In 2005, director Im Sang-soo turned to satire and black comedy to portray the assassination of President Park in The President's Last Bang. The brothels and drinking of that iteration have been traded for dialogue-heavy conflict and tension, with Lee Byung-hun excelling as the conflicted director of the Korean Central Intelligence Agency (KCIA) based on the real-life Kim Jae-gyu.
The film, inspired by the non-fiction bestseller Directors of Namsan, depicts President Park (Lee Sung-min) at a crossroads of his dictatorship after 18 years in command. By his side is KCIA director Kim (Lee Byung-hu) and President Park’s hot-headed bodyguard (Lee Hee-joon). Meanwhile in the US, former KCIA director Park Yong-gak (Kwak Do-won) is lifting the lid on President Park’s corruption, throwing his future tenure into uncertainty.
As the Korea-based trio grapple with how to handle the interloper and his stateside revelations, Kim is wrestling with his moral conscience and the best future for his country. As an obvious choice to replace the battle-weary President Park, he must balance personal ambition with an acceptance that the Korean people are restless for the return of democracy.
There is almost nowhere to hide in the political drama genre. No sprawling action shots to distract, no cheap jump scares to invigorate, no cheesy gags to lighten the mood. This is especially the case in real-life versions, where the dramatic conclusions are already known to the audience. Instead, such films largely build tension through dialogue and rest on a pitch-perfect script, tight direction and fine individual performances to work.
It is Lee’s central performance that holds a slow-burn build-up together. His depiction of KCIA director Park is one of conflicted emotions. Of personal loyalty versus national development.
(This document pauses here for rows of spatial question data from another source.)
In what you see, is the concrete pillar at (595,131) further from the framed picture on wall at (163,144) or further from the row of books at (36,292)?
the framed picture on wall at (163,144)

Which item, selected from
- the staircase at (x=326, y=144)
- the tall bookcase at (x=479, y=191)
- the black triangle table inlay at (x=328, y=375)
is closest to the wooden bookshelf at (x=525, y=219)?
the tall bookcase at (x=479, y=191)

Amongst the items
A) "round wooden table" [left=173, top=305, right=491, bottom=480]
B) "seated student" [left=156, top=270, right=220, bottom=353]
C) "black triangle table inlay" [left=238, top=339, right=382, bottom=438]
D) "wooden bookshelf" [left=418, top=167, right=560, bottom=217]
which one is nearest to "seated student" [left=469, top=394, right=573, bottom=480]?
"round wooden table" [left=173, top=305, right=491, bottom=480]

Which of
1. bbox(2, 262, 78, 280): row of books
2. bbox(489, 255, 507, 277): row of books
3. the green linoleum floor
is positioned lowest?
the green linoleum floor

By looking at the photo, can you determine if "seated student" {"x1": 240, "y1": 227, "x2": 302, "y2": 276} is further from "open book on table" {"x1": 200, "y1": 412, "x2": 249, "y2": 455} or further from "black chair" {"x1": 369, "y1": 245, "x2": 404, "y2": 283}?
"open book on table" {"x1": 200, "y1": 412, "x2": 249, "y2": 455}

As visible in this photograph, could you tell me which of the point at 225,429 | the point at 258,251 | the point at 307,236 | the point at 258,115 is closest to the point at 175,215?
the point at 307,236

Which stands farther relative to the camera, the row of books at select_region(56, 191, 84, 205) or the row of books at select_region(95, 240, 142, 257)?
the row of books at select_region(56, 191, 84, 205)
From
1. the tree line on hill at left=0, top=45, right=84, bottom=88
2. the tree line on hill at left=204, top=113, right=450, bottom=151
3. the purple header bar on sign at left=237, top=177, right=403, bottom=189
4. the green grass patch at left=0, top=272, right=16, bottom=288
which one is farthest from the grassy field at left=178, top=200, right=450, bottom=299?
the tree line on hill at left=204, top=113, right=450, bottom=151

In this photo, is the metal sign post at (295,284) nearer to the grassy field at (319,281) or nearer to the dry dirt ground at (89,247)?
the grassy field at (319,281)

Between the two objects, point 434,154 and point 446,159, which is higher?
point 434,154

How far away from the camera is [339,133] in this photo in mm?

Ultimately this produces a form of calmed anger which drives forward his motivations and Lee musters this perfectly.
As for Woo’s direction, it is a feat of technical competency and a fine piece of overall filmmaking.
Where the film does wobble is in its third quarter, with the set-up established and the known climax approaching, it leans on too many scenes that do not contribute to the overall narrative arc, resulting in some of the film’s tension evaporating.
It is also a film which warrants close concentration, in itself by no means a fault, but some viewers may find it wanting if they miss a seemingly minor detail which grows to become major.
The film will almost certainly intensify interest in the real-life historical event of President Park’s assassination, and some will probably relish its retelling as a celebration of the demise of his dictatorship.
As a film, it is a technical marvel with a superb central performance, but finds itself stalling when it should be galloping towards its history-defining climax.